When he spoke, his voice was low in the quiet. “I’d say this confuses things even more.”
“Who would have thought that was possible?”
“Yeah.” His gaze locked on hers. “So tell me. If you didn’t tip Bennett off—”
“I didn’t.”
“—why didn’t you reach out to me?” His eyes were hard now, accusatory, and though she was insulted, she couldn’t really blame him. “Ten years. And nothing. Why?”
“Why would I?” she demanded and pushed off the floor. Barefoot now, she walked across the kitchen, then whirled around to look at him. “Bennett convinced me you were using me as a way to wedge yourself into the Carey Corporation.”
“You shouldn’t have believed that, Amanda.”
“You were gone—”
“Because good old Ben chased me out of Italy—”
“—and you never contacted me,” she finished as if he hadn’t spoken. The hurt of that rose up inside her to strangle her air. “Not once, Henry. You never called. You never came to see me.” She threw his own words back at him. “Ten years. Nothing. Not even a damn postcard.”
He stood and faced her. His dress shirt hung open, his jeans hung low on his hips and everything in her wanted to touch him. Heck, lick every square inch of him. But she held perfectly still and waited.
“Seriously? I thought you were in on it.”
“Well, I wasn’t.”
“I didn’t know that.”
“You could’ve asked me,” she countered.
“You could’ve told me without being asked,” he shot back.
“And so it goes,” she muttered, “the circle of pain just keeps spinning.” Amanda turned away from him, curling her fingers over the cold edge of the smoke-gray granite counter. That icy feel seeped into her bones and she wondered if cold would always smother the heat.
“It’s not easy, is it?” he asked quietly and she heard the soft footsteps coming up behind her.
She didn’t look at him. “No.”
“Just like before,” he said, laying both hands on her shoulders and turning her around to face him. “Sex just makes things more difficult.”
She tipped her head back to look up at him and she could see that he was as torn as she was. When he lifted one hand to smooth his fingers across her cheek, she felt the tenderness down to her soul and it almost broke her.
She’d loved him so much once, and those feelings, in spite of her attempts to hide them or lose them, were still there, inside her. She could continue to ignore what her heart still craved, or she could take this moment, this time, and use it to ease old pains and strengthen her heart against future pain.
She’d been broken once. Amanda couldn’t let that happen again. But she couldn’t walk away from what she was feeling, either. Not this time.
She reached up to hook her arms around his neck and sighed when she felt him wrap his arms around her middle.

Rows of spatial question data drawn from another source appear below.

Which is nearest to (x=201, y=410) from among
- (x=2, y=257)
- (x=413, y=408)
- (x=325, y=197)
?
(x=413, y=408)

“Complicated, yes,” she said, looking into eyes that had haunted her for so long. “But done right...so worth it.”
“We’re pretty good at it already,” Henry said, a half smile curving his mouth. “But maybe we should stop talking and put in a little more practice. Make sure we get it right.”
“Practice is good.” Maybe they didn’t have to solve everything tonight. Maybe they could just be together right now. For tonight, anyway, they didn’t have to be enemies. She was smiling when he took her mouth in a gentle caress that poured heat through her body, chasing away the cold—for now.